Dalam laga yang berlangsung di Stadion Kanjuruhan, Kepanjen, Kabupaten Malang itu, PSGC Ciamis unggul lebih dulu lewat Osas Saha dari titik putih pada menit ke 18. Persela mampu menyamakan skor melalui Agus Salim di menit ke 86.
Menanggapi hasil imbang tersebut, Pelatih caretaker Persela Lamongan Didik Ludianto mengaku tak puas dengan hasil pertandingan tersebut.
"Ini perlu kita tanyakan ke pemain, secara teknis-strategi kita pakai striker 3 sampai 4. Kita sudah wanti-wanti. kita sudah berusaha maksimal," ujar Didik.
Menurutnya, para penggawa Persela seharusnya bisa menang melawan tim beda kasta. PSGC Ciamis hanya berasal dari Divisi Utama, sementara Laskar Joko Tingkir adalah kontestan Indonesian Super League (ISL).
"Saya gak bisa mengatakan anak-anak terlalu pede. Inilah Persela, kalau melawan tim besar meningkat, saya sudah bilang ke pemain, menang itu bukan karena nama besar tapi semangat," bebernya.
Didik menuturkan, anak asuhnya harus menghadapi pertahanan rapat Laskar Ciung Wanara sepanjang 90 menit. PSGC hanya sesekali keluar menyerang dengan mengandalkan serangan balik.

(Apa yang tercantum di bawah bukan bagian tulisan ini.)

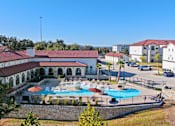 Thumbnail 19 of 92 - A large building with a pool in front of it.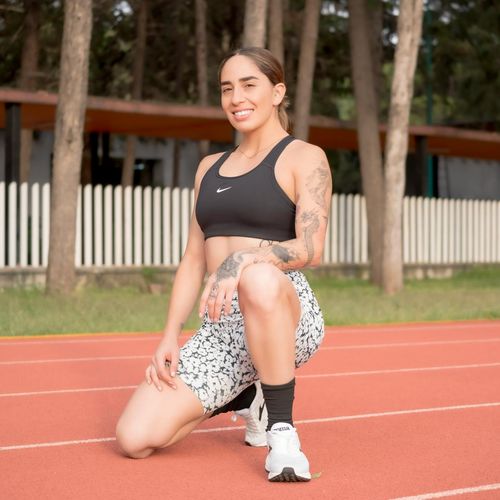 Portrait of a smiling female runner in sportswear.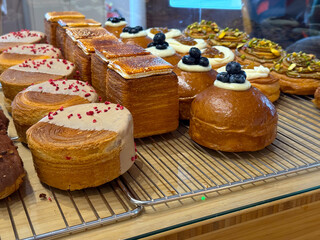 Fresh pastries and brioche buns with cream and blueberries in bakery display. Modern European pastry trends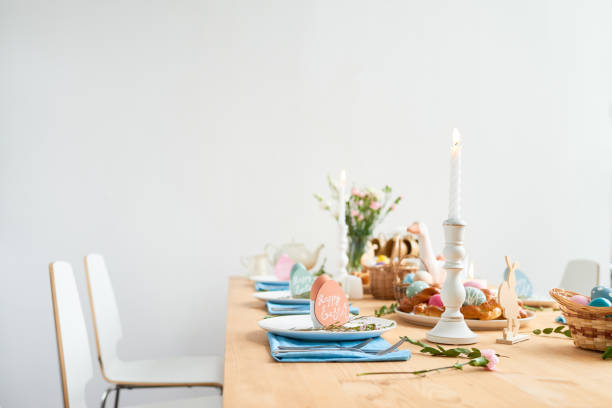 istock Burning candle in candlestick, flowers, happy Easter cards served on Easter table in dining room 1132671589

"Kita menghadapi parkir bus, dari crossing, through pass, saro shooting. Tapi setelah masuknya Edi Gunawan, masuknya Agus ada perubahan. Akhirnya jebol," pungkasnya.

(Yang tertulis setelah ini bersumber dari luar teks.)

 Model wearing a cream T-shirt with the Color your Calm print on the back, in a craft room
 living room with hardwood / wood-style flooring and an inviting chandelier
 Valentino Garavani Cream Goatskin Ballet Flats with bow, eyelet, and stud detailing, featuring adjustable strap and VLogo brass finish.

Sementara itu, kegagalan PSGC Ciamis dalam mempertahankan keunggulan disebabkan salah perhitungan. Namun meski menyesalkan hasil imbang tersebut, manager PSGC menganggap hal tersebut sudah menjadi konsekuensi dalam sepakbola.
"Kita sudah berusaha menggalang pertahanan, tapi namanya sepak bola adanya adalah siap menang siap kalah," kata Manager PSGC Herdiat.
Ia pun menjelaskan, alasan tim pelatih menarik keluar Osas Saha di kala Laskar Ciung Wanara itu sudah unggul 1-0. "Menarik Osas Saha karena kita ingin lebih defense. Kita perhitungan sudah unggul, kita ingin bertahan karena sudah unggul 1-0," jelasnya.
Dengan bermain bertahan, harapannya, PSGC bisa mengamankan keunggulan atas Laskar Joko Tingkir. Tetapi strategi itu tidak membuahkan hasil. "Karena kita tahu grade kita dibawah Persela. Jadi kita menang 1-0 sudah bagus, apalagi menang itu sudah sangat bagus. Kita tim kampung dari kota kecil, tapi insyaAllah tidak main kampungan," tandasnya.